Les achats responsables rassemblent largement au Grepic Achats

Visio conférence pour Grepic Achats

Le 8 juillet dernier, le Grepic Achats a organisé une réunion Teams entre 26 acheteurs des sites pharmaceutiques de la région autour d’un thème fédérateur et plus que jamais d’actualité : les achats responsables. Avec deux experts : Tiphaine Platel, consultante spécialisée en achats durables, et Philippine Varlet, chargée de projet transition écologique au Leem.

Acheter responsable, c’est agir à la source. Dans un secteur où les achats représentent 50 à 80% du chiffre d’affaires des entreprises, le levier est puissant. Mais le critère d’achat n’est plus seulement le prix. « Il faut une stratégie claire, soutenue par la direction, en partenariat avec les fournisseurs. Et surtout, savoir choisir ses combats », résume Géraud Papon, président du Grepic Achats, au cœur des échanges de cette commission. Les sites adhérents du Grepic sont de plus en plus nombreux à intégrer des démarches responsables dans leur politique d’achats. Certains, comme Novo Nordisk à Chartres, sont particulièrement avancés avec des actions pilotes concrètes. D’autres amorcent la transition. Mais tous les participants partagent la volonté d’agir, avec des chartes d’achats responsables, des grilles de cotation dans les appels d’offres ou encore des outils de pilotage fournisseur.

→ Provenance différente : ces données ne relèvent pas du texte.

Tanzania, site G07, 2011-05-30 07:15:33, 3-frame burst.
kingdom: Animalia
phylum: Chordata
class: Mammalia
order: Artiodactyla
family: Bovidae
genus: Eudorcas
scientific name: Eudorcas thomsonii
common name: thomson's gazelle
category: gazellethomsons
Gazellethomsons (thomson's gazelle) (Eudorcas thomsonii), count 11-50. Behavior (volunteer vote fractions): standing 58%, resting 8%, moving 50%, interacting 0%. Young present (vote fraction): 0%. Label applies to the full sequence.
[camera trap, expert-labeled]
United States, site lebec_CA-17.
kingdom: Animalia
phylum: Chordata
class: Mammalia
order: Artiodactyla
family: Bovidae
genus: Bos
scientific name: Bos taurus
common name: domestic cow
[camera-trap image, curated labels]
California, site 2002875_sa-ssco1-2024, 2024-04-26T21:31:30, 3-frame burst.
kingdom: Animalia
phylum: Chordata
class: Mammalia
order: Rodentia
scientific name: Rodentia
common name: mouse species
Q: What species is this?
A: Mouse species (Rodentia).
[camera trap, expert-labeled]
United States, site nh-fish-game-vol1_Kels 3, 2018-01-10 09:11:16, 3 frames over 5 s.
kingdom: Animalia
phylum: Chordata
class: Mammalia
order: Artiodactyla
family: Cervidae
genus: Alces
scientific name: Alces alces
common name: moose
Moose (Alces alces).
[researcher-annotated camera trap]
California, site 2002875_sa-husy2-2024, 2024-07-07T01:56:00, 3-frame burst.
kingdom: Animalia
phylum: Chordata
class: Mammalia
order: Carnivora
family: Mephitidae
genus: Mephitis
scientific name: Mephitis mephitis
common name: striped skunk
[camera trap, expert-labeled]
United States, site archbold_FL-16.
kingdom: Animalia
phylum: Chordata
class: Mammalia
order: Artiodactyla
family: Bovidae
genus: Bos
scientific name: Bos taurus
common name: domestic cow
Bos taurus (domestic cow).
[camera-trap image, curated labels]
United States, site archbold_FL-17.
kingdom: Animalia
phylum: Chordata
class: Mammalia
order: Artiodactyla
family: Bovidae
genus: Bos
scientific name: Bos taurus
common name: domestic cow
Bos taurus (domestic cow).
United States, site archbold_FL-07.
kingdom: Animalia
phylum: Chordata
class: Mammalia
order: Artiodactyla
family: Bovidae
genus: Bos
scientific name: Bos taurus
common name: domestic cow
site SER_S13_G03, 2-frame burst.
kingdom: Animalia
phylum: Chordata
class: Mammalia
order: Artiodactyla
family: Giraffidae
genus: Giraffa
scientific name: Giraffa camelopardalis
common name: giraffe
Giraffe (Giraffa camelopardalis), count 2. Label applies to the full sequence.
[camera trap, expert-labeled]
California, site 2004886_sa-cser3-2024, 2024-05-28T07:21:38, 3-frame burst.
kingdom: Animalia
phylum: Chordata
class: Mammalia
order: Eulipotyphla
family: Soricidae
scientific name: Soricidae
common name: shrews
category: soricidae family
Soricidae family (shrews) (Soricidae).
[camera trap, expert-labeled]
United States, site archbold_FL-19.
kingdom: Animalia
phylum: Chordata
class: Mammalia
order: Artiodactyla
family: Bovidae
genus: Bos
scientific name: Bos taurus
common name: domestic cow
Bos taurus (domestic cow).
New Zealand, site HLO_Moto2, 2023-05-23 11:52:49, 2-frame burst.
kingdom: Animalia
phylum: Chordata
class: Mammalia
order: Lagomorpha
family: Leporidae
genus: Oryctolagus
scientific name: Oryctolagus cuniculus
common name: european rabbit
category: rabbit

Un cadre normatif en pleine structuration

Tiphaine Platel a rappelé la définition de l’ADEME : un achat responsable est un achat qui prend en compte l’environnement, le progrès social et le développement économique, au plus près du besoin pour être le plus sobre possible en ressources et en énergie, tout en intégrant l’ensemble des parties prenantes et sur tout le cycle de vie du produit ou du service. En clair : acheter un produit responsable et le faire de manière responsable.

Depuis le début des années 2000, le cadre réglementaire s’est densifié : Grenelle de l’Environnement, loi AGEC, loi Climat et Résilience, directive CSRD, Devoir de vigilance, Pacte vert européen… Ces textes influencent désormais toute la chaîne d’approvisionnement, y compris dans le privé. Deux normes internationales font référence : ISO 26000 (RSE) et ISO 20400 (achats responsables), complétées, en France, par la charte RFAR et son label.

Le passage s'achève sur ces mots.